Like Kalife’s previous short film “The Mexican Way,” an acidic allegory of the country’s former one-party political power structure, “7 Días” tosses black-comic barbs at the corruption of Mexican society. It’s one aspect of his country that deeply dismays him, Kalife says, and he tries to follow “my teacher Molière” in satirizing this unpleasant reality. He seeks the broadest possible audience for his movies because, he says, “We are not in the time of Godard. It’s very comfortable to play Mr. Intellectual and say, ‘Well, nobody understands me, that’s why I only sell four tickets.’ ”

Leigh Savidge, founder and chief executive of Xenon Pictures Inc., which is distributing “7 Días” in the U.S., thinks the movie represents a “progressive new Latin cinema” that both Latinos and non-Latinos are increasingly receptive to. “People want to pigeonhole an ethnic genre, make it into something easy to understand,” Savidge says. “We felt there was a very strong ability of an Anglo audience to relate to the characters, relate to the story.”

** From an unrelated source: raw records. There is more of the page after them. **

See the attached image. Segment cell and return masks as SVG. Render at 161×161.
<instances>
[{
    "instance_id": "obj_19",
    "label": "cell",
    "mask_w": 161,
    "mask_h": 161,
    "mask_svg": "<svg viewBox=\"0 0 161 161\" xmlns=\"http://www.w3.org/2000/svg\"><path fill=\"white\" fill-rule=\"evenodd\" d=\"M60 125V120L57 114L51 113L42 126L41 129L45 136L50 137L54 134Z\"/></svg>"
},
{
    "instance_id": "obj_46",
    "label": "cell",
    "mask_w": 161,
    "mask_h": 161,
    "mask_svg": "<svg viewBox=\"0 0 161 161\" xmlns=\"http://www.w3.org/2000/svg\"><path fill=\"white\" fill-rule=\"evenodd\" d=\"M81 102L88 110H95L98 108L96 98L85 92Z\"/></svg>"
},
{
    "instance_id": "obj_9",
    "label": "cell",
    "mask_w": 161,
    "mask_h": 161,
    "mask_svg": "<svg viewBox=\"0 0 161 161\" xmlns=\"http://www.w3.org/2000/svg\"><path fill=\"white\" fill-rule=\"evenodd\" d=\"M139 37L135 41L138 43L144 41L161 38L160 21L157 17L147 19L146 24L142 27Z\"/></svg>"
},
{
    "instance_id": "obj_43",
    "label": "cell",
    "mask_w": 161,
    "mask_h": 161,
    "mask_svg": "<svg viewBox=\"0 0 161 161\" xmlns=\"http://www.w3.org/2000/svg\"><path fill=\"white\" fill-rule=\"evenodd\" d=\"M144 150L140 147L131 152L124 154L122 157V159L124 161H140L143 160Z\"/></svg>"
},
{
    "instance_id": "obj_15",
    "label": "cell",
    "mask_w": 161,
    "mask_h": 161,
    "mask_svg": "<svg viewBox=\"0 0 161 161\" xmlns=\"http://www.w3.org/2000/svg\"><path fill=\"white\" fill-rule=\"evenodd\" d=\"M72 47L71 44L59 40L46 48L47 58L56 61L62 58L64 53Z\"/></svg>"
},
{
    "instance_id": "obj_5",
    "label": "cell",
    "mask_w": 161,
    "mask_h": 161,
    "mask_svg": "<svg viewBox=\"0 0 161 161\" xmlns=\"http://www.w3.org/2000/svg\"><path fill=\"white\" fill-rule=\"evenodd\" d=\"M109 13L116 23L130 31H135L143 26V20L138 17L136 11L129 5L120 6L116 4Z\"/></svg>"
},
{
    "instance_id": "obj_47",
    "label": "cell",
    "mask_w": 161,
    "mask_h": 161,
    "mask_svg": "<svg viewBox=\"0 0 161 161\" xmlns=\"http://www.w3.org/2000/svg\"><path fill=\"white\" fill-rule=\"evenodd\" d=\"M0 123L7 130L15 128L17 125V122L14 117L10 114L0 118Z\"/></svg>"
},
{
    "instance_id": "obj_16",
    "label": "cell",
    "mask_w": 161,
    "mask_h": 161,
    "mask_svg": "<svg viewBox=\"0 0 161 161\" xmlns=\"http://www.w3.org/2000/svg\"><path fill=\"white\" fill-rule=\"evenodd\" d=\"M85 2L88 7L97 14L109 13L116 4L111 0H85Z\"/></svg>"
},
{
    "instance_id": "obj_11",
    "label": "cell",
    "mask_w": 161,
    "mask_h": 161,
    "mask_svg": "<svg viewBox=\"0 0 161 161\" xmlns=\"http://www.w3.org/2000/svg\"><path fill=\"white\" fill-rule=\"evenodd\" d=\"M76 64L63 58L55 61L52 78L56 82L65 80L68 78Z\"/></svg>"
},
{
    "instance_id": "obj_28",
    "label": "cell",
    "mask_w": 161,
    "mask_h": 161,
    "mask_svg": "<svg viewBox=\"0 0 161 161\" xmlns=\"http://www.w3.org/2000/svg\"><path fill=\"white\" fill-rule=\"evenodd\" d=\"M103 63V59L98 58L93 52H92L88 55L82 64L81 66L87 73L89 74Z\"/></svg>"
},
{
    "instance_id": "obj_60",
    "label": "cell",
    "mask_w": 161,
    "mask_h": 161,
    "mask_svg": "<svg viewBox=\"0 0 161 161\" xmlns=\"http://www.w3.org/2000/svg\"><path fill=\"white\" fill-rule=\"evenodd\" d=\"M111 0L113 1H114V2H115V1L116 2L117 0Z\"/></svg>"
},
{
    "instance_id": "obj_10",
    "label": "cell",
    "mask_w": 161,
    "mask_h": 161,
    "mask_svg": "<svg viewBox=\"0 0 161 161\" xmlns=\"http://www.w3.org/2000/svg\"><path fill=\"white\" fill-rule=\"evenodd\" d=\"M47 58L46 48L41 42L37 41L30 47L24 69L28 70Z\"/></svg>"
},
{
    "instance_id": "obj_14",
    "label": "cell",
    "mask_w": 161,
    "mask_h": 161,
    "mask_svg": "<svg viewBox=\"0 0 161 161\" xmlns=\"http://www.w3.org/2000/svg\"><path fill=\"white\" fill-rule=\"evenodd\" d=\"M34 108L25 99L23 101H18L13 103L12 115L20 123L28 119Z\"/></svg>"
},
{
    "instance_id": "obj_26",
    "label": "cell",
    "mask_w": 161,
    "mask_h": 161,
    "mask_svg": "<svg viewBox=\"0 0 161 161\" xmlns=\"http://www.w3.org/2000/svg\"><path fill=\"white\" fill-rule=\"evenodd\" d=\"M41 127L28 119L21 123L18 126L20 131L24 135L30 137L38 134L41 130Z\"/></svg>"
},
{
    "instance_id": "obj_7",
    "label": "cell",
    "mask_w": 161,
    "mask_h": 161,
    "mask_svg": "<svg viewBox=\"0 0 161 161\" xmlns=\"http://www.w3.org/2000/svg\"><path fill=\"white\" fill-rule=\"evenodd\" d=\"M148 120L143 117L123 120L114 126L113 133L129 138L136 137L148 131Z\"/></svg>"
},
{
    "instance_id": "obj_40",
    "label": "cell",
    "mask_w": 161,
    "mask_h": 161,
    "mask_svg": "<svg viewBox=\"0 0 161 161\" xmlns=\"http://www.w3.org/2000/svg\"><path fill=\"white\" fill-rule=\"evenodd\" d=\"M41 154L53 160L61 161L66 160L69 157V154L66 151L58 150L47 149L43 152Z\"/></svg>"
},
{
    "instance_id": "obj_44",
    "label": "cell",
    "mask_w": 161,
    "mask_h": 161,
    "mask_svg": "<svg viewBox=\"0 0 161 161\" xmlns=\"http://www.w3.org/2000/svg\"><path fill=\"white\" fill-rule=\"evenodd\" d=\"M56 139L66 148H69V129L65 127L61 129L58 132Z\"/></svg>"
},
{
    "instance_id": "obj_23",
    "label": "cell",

Savidge hopes that the film, which opened to mixed reviews on a half-dozen L.A.-area screens, will move up to about 20 screens in the weeks ahead.

While he waits to see how “7 Días” fares at the U.S. box office, Kalife is developing more feature film projects and shopping around “Latin Code,” a TV series thriller (he describes the hero as a Mexican cross between James Bond and Jason Bourne). One planned film project is a romantic drama about a Mexican man and an Irish woman, provisionally titled “St. Patrick’s Brigade.” Mullen, on tap to compose an original score for the film, suggested the title, a reference to the renegade Irish soldiers who deserted the U.S. Army and fought for Mexico during the countries’ 19th century territorial struggles. Kalife says his first choice for the male lead in the film is Jim Caviezel (“The Passion of the Christ”), whom he met -- where else? -- at a U2 concert at Staples Center. That’s another one of those convergences in which Kalife perceives more spiritual consequence than coincidence.

“I believe in God; it is because of him that I’m here,” he says. “Does everybody say this? Of course not. Because it’s better to be cool and noncommitted.”